Marie-Pierre Pé, directrice du CIFOG, le Comité interprofessionnel des palmipèdes à foie gras, participe depuis plusieurs mois aux groupes de travail mis en place pour décider des mesures à prendre pour faire face à ces épisodes de grippe aviaire et déterminer les indemnisations des professionnels en cas de crise. Elle a participé à la réunion avec le ministre mardi et veut souligner ce mercredi "la concertation réelle" qui s'est enclenchée.

"C'était important de faire ce point avec le ministre" dit-elle, "on avait besoin de cette confirmation des indemnisations."

Pour Marie-Pierre Pé, la vraie avancée réside dans le temps gagné sur les indemnisations, plusieurs mois, par rapport à 2017. 

"Nous avons aussi obtenu que les gaveurs, qui vont forcément devoir attendre un délai de 90 jours avant de retrouver des canards soient indemnisés à 100% pendant ces 90 jours et ça, c'est une vraie avancée car ce n'était pas le cas en 2017."

Des discussions sont toujours en cours explique-t-elle, notamment pour indemniser les producteurs en GAEC qui ont créé des SARL pour vendre leurs produits en direct et pour les entreprises de transformation. 

"C'est mieux que zéro" pour cet éleveur

Daniel Gesta travaille avec son fils à Castelnau-Barbarens, dans le Gers.

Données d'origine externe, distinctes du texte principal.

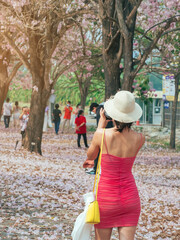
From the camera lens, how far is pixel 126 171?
3748 mm

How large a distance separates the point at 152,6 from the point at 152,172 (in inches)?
280

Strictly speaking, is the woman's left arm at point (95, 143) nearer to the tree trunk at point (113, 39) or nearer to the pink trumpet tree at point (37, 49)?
the tree trunk at point (113, 39)

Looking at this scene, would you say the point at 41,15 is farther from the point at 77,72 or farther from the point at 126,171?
the point at 77,72

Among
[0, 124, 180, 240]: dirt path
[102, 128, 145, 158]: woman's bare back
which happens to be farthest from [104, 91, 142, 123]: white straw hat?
[0, 124, 180, 240]: dirt path

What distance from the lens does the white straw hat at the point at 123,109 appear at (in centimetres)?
374

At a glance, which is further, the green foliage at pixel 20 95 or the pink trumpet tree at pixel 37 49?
the green foliage at pixel 20 95

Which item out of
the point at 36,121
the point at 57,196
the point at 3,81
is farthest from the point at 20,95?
the point at 57,196

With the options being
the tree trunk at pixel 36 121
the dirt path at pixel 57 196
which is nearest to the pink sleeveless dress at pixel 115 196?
the dirt path at pixel 57 196

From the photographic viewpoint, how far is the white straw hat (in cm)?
374

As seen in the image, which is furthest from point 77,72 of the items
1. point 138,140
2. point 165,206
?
point 138,140

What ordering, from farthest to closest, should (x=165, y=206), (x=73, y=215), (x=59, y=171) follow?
(x=59, y=171), (x=165, y=206), (x=73, y=215)

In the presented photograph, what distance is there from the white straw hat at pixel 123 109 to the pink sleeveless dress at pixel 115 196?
0.33 metres

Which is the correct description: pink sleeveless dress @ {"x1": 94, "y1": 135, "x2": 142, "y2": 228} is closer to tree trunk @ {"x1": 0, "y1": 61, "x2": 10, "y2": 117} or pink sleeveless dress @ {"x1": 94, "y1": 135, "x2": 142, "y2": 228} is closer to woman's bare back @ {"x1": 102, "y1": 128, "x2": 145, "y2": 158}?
woman's bare back @ {"x1": 102, "y1": 128, "x2": 145, "y2": 158}

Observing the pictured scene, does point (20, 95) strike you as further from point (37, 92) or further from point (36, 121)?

Le 22 mars 2021, ils ont dû abattre 3 000 canards et 1 000 poulets, après la découverte de cas d'influenza aviaire dans leur poussinière. Depuis, l'exploitation est à l'arrêt et vit au rythme des désinfections et des contrôles, en attendant le feu vert des autorités sanitaires pour relancer la production. Il accueille le plan annoncé de façon plutôt positive. "On considère que dans la mesure où nos animaux ont été abattus sur décision préfectorale, c'est légitime de recevoir cette aide de l'Etat. Le risque maintenant, c'est de ne pas l'avoir à hauteur de ce qu'on a perdu.

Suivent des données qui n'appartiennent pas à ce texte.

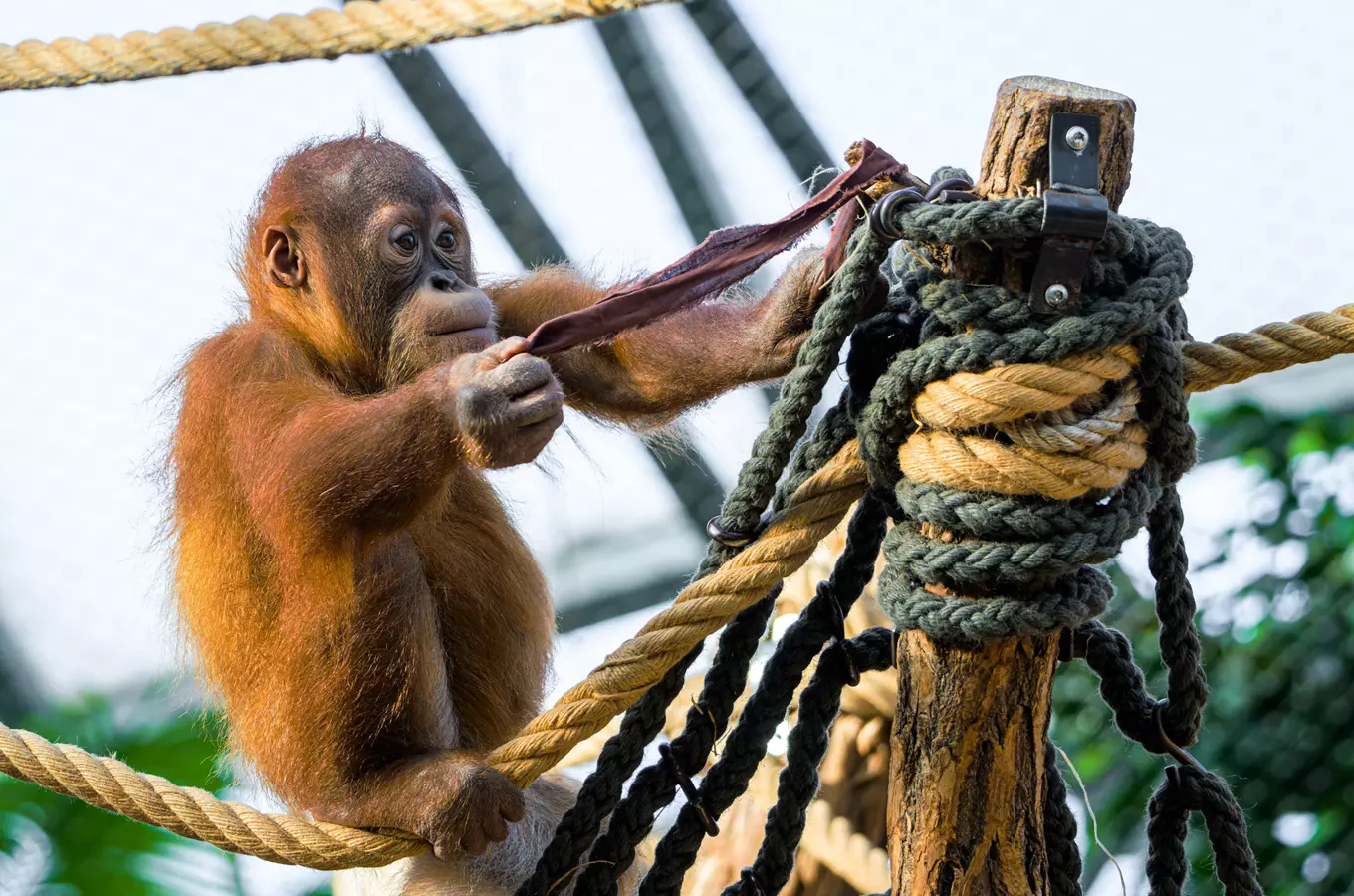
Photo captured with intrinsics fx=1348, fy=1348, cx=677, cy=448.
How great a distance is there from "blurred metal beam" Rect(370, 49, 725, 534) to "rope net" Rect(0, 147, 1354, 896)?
3.02 m

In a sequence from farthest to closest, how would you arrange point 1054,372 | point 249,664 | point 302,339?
1. point 302,339
2. point 249,664
3. point 1054,372

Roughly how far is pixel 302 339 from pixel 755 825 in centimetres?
136

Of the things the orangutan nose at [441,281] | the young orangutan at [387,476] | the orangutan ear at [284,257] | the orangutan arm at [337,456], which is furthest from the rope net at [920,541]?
the orangutan ear at [284,257]

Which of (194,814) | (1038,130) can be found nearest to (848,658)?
(1038,130)

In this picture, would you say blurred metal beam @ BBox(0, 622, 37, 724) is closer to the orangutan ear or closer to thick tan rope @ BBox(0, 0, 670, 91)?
thick tan rope @ BBox(0, 0, 670, 91)

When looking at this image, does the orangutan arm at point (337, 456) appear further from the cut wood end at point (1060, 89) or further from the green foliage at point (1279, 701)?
the green foliage at point (1279, 701)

Il ne faut pas oublier qu'entre le moment où on abat nos animaux et celui où on peut produire à nouveau du canard gras, il se passe 6 mois, ça fait quand même des sommes très importantes pour la filière. Mais ce plan, malgré tout, c'est mieux que zéro.

Daniel Gesta

"C'est rien" pour les Canards en colère

Lionel Candelon est beaucoup moins positif. Cet éleveur a perdu son cheptel, abattu début février après la découverte d'un cas de grippe aviaire sur une exploitation voisine de la sienne. Il est aussi le président et le porte-parole de l'association les Canards en colère, qui regroupe 113 professionnels du Sud-Ouest. Pour lui, dans les annonces du ministre, "il n'y a rien".

Ce qu'il a annoncé hier soir, on le sait déjà depuis un mois et demi mais concrètement, il n'y a rien. Avant août, on n'aura rien. Pour les éleveurs, les gaveurs qui ont la chance d'avoir une banque conciliante ou des prêts garantis, ça peut aller mais nous, tous les autres, on est au fond du seau. 

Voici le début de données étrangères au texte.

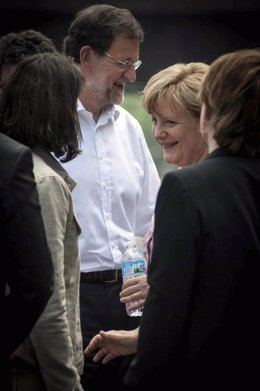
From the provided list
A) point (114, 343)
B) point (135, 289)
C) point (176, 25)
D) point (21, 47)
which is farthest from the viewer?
point (176, 25)

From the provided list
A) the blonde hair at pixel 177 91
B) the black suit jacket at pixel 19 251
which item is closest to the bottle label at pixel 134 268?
the blonde hair at pixel 177 91

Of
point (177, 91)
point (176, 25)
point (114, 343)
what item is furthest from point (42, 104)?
point (176, 25)

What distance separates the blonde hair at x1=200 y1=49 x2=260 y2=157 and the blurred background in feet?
12.7

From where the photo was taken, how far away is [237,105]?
234 cm

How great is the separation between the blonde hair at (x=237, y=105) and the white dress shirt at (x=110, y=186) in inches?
59.0

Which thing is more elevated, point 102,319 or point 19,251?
point 19,251

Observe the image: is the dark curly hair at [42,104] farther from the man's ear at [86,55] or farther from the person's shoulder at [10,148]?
the man's ear at [86,55]

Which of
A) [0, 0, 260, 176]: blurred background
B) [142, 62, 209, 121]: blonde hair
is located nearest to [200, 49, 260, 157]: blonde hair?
[142, 62, 209, 121]: blonde hair

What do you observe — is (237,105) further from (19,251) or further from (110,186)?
(110,186)

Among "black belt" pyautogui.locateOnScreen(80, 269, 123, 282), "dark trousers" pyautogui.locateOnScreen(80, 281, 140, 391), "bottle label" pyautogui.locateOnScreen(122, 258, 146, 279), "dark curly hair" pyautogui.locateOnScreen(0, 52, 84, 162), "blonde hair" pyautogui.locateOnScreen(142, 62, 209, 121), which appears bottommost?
"dark trousers" pyautogui.locateOnScreen(80, 281, 140, 391)

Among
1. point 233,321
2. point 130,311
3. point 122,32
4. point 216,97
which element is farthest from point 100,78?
point 233,321

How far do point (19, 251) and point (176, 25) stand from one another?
4.28 meters

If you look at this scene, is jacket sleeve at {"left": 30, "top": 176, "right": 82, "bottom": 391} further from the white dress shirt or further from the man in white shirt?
the white dress shirt

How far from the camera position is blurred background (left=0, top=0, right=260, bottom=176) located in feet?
20.6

Lionel Candelon, président et porte-parole des Canards en colère

Il détaille les pertes d'exploitation subies depuis l'abattage de ses 2 800 canards. "On arrive à 33 000 euros de pertes. Sauf qu'avec les agios, les pénalités pour reporter les factures, les frais s'accumulent. On va accuser un an de retard pour toucher les aides et cette année de retard va peut-être me coûter le dépôt de bilan de ma société."

"Certes, c'est long" répond Marie-Pierre Pé, "mais on reste dans les délais qui avaient été annoncés" et pour les producteurs souligne-t-elle, "on gagne beaucoup de temps. Les soldes des indemnisations attendues arriveront dans le courant de l'automne, quand en 2017 ils avaient dû attendre mars de l'année d'après". 

Ce plan acté, il faut maintenant attendre "sa feuille de route". Elle devrait être connue fin juin, début juillet.